Dawn (6/7/2012 at 2:53 PM)
While the topics covered in this article may be hard to accept...accept them we must. This is the future of nursing. It is up to the bedside nurse to decide how to influence the mandates that are being encountered now and in the future. A recent article revealed that nursing is under represented in the health care reform process. That means business leaders, physicians, and politicians are deciding our practice. Unfortunately, we are letting them instead of letting them hear the voice of the 2.9 million nurses there are in the United States.

Ali RN (1/11/2012 at 9:14 PM)
This article was immensely offensive to bedside nursing. I am a BScN RN, and I think that if associate degree/diploma nurses want to get their full BSN, then great. If not, that's okay too. Experience is more valuable any day. All nurses are taught from day 1 about the patient experience. We all know that the patient's perception of health care can have a huge impact on the healing process. To imply that nurses do not understand this is insulting. To call us "rank and file" care givers is degrading. Nurses understand that the patient experience has nothing to do with "molly coddling" as you put it. If you want nurses to be involved in patient safety and held accountable, you need to start listening to us. We don't need to feel involved, we need to BE involved. We all understand about cost cutting, and that nurses are largest part of the budget. However, nurses also make up the largest population of health care workers are any given hospital. Agile staffing sounds to me like hiring more casuals, which means less experience on the ward when I need it. Although you might not have meant it, this article is very offensive to nurses.
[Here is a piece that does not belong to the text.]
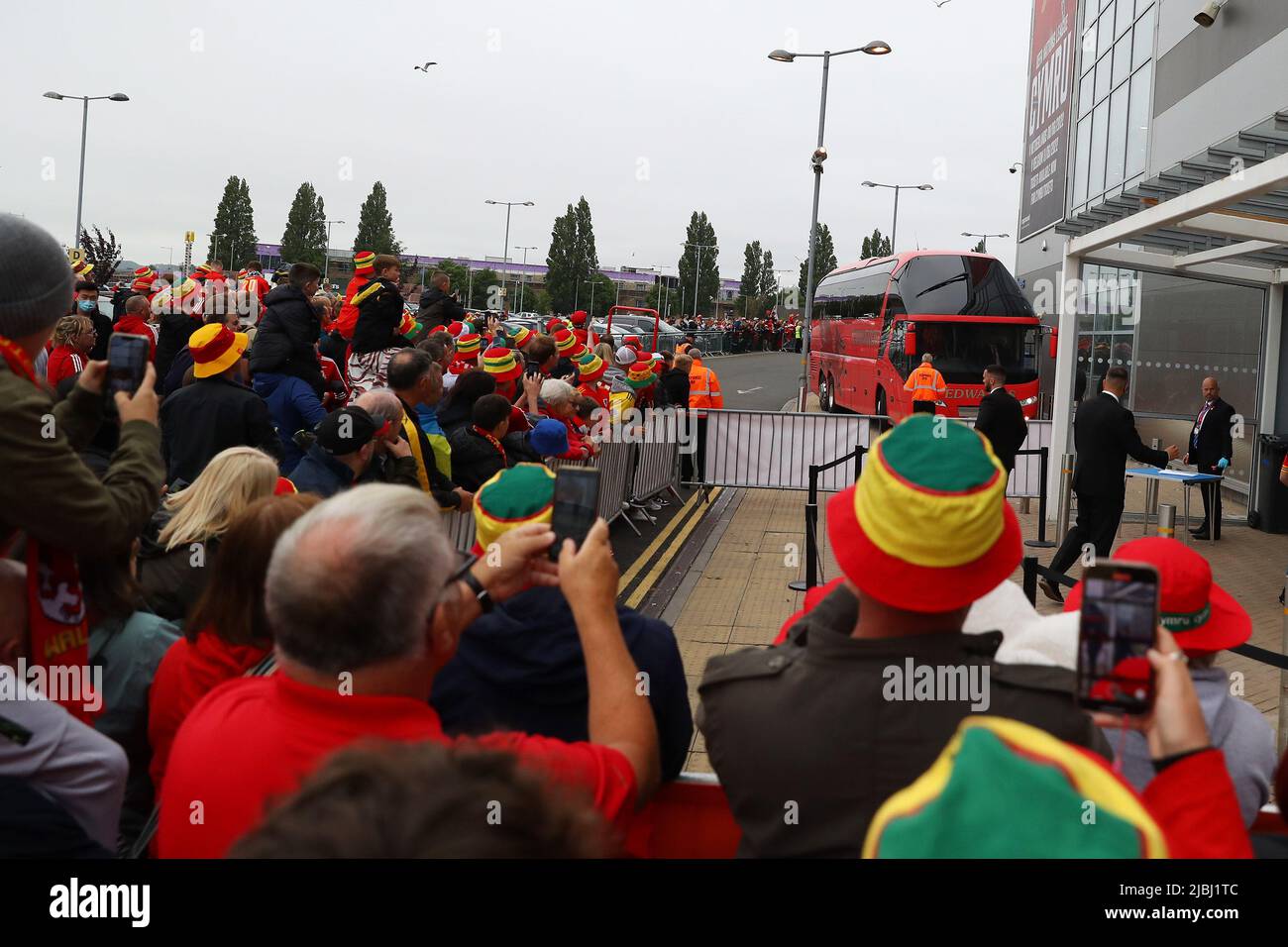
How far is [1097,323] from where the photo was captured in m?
28.0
SparrowRN (12/30/2011 at 6:48 PM)
Demand that nurses have at least a BSN if not an MSN and then preach to them about making patients happy and safe. Nurses cannot be told how to speak with scripting and to round every hour taking care of pain, position, and potty (be sure to use baby words with the BSN/MSN RNs) and then be expected to think critically. Either there is trust in RN judgement and ability or there isn't. If you want a responsible, critically thinking, compassionate nursing staff treat them as responsible, smart, caring people. Stop micro-managing. Share information, encourage nursing input, actually listen to them, and act upon nursing ideas. Stop soliciting RN input so the hospital can get Magnet status when in fact that input is routinely ignored. Finally stop preaching at all of us and fire the bad apples, including the bad apples in management. It is going to take a long time for health care management to remake their image and be the leaders they claim to be.